The Lilium Aviation group website is already counting down the seconds until January 2018, when a German team is due to introduce their first compact electric aircraft, called Lilium Jet. Jet, as in real jet? A real jet, though with a signature of its own, a green and eco-friendly touch. This is what they say: Lilium Jet will seat two passengers and cover a distance of up to 500 km, at a speed of up to 400 km/h (with a cruising speed around 300 km/h).
It will revolutionize the daily transport of individuals
Though the team of visionary aeronautical engineers from the Technical University of Munich is still secretive about the project, the first photographs reveal that the jet will be powered by a phalanx of tiny fans, arranged across the front and much longer rear wings. The aircraft will be of an unusual, slightly oval shape, without a tail, which the designers were able to do without, thanks to the propellers mounted on the wings, while still establishing enough lift force and buoyancy, even in the face of restricted aerodynamic surfaces.
The capability of vertical take-off, as well as landing (VTOL), puts Lilium Jet at an advantage, for it allows the aircraft to get airborne from any heliport, if not your home backyard (which will probably not be allowed by law). While taking off and landing will be primarily restricted to airports, the plausibility of other sites sounds at the very least intriguing. Classed as a light sport aircraft, Lilium Jet will require pilots to obtain the LSA (Light Sports Aircraft) license by completing
20 hours of training. The two-seater is designed only for daylight use (with the earliest take-off up to half-an-hour before sunrise, and landing no later than a half-hour after sunset—forget about showing off your night-time landing skills in front of a nightclub). Pilots will have to yield to weather conditions, which have to be good, if not ideal, say the designers (whatever that may mean in practice).

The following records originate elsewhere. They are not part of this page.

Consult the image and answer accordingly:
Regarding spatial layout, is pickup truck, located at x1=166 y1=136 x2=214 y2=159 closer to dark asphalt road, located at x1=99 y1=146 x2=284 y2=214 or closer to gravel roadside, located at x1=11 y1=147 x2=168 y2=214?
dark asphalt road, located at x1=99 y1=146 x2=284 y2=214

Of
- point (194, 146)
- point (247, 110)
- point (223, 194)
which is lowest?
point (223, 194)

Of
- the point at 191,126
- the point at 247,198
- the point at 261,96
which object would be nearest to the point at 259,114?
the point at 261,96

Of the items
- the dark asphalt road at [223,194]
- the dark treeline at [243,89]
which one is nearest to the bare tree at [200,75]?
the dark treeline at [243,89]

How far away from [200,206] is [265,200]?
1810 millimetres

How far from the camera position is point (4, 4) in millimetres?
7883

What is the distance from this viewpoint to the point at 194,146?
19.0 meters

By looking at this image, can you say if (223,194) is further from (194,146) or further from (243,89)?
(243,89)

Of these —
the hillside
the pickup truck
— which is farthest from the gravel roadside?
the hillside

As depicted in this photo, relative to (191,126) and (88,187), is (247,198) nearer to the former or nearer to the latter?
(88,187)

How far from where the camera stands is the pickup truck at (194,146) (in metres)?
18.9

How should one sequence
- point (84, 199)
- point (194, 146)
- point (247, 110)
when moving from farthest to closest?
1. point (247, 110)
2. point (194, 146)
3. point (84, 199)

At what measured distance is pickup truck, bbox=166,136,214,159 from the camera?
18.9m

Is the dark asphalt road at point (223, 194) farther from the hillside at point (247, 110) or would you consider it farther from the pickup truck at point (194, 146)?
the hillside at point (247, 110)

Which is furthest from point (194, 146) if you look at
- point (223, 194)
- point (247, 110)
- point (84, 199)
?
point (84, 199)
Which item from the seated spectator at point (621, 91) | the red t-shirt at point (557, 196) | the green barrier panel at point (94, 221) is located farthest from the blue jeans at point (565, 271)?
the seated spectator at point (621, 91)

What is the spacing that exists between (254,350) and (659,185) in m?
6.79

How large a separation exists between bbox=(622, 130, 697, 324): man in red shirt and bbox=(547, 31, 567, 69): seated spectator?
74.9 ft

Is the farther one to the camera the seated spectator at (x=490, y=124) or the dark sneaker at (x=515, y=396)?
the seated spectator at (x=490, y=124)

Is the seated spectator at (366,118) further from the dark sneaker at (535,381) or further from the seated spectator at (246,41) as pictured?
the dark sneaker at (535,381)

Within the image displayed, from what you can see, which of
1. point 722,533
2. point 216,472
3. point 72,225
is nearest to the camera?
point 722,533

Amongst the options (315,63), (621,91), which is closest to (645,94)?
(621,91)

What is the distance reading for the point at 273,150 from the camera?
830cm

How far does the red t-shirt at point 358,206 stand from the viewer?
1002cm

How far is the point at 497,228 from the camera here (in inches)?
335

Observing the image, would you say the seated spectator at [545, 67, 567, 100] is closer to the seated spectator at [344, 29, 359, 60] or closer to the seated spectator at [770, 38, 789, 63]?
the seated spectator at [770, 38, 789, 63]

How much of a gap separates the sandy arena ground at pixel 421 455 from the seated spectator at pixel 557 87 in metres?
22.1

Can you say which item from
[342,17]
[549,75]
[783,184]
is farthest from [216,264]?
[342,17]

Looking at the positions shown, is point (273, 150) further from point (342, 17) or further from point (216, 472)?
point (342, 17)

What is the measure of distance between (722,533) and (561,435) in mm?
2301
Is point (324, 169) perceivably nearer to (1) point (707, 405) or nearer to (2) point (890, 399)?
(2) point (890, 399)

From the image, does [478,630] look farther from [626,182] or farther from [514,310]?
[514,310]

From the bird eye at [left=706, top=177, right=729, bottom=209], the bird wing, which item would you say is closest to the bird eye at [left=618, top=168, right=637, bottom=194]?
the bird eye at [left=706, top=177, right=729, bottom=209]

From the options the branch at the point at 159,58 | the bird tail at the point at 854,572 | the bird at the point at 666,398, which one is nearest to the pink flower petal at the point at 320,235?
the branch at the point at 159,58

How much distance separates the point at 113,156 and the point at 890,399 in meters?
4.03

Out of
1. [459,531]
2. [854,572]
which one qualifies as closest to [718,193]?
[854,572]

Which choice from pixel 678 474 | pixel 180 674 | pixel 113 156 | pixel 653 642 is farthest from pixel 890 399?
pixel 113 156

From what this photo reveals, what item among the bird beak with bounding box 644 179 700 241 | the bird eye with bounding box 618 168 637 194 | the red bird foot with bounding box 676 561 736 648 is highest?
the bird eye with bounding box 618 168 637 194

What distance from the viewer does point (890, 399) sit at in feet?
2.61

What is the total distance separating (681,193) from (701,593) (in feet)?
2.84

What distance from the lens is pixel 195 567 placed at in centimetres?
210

Its humble dimensions will supposedly also be beneficial, in that the aircraft won't be subjected to competing for the slots in take-off and landing schedules that are so necessary for bigger aircraft.
"Our goal is to develop an aircraft for use in everyday life," said the executive director of Lilium, Daniel Wiegand, one of the four graduates of the Technical University of Munich, who launched the Lilium Jet project last year, with a 25 kg prototype, which was one of many extensively tested, attesting to the concept's endurance. In the year to come, the team is scheduled to carry out the first experimental prototype flight carrying people, whereas the first 600 kg aircraft, accepting up to 200 kg in additional weight, is predicted to be available as early as 2018. With an astounding 320 kW (435 hp) power, the fan engines will make vertical take-offs and landings much quieter than in helicopters. The aircraft is designed to be much safer during these stages of flight, which will be run on automatic pilot, thanks to the smart electronic system. The batteries are easy to charge via a domestic outlet. Flying a Lilium Jet will be, therefore, inexpensive, and even though its retail price is still a mystery, it is supposed hit the market at a price much lower than similarly-sized aircrafts. Above all, it will be cheaper to maintain.
As unbelievable as all this may seem, the very fact that the European Space Agency took the project under its wings, recognizing its environmental potential, increases the probability that one day, in the (near) future, Lilium Jet may become yet another viable means of transportation.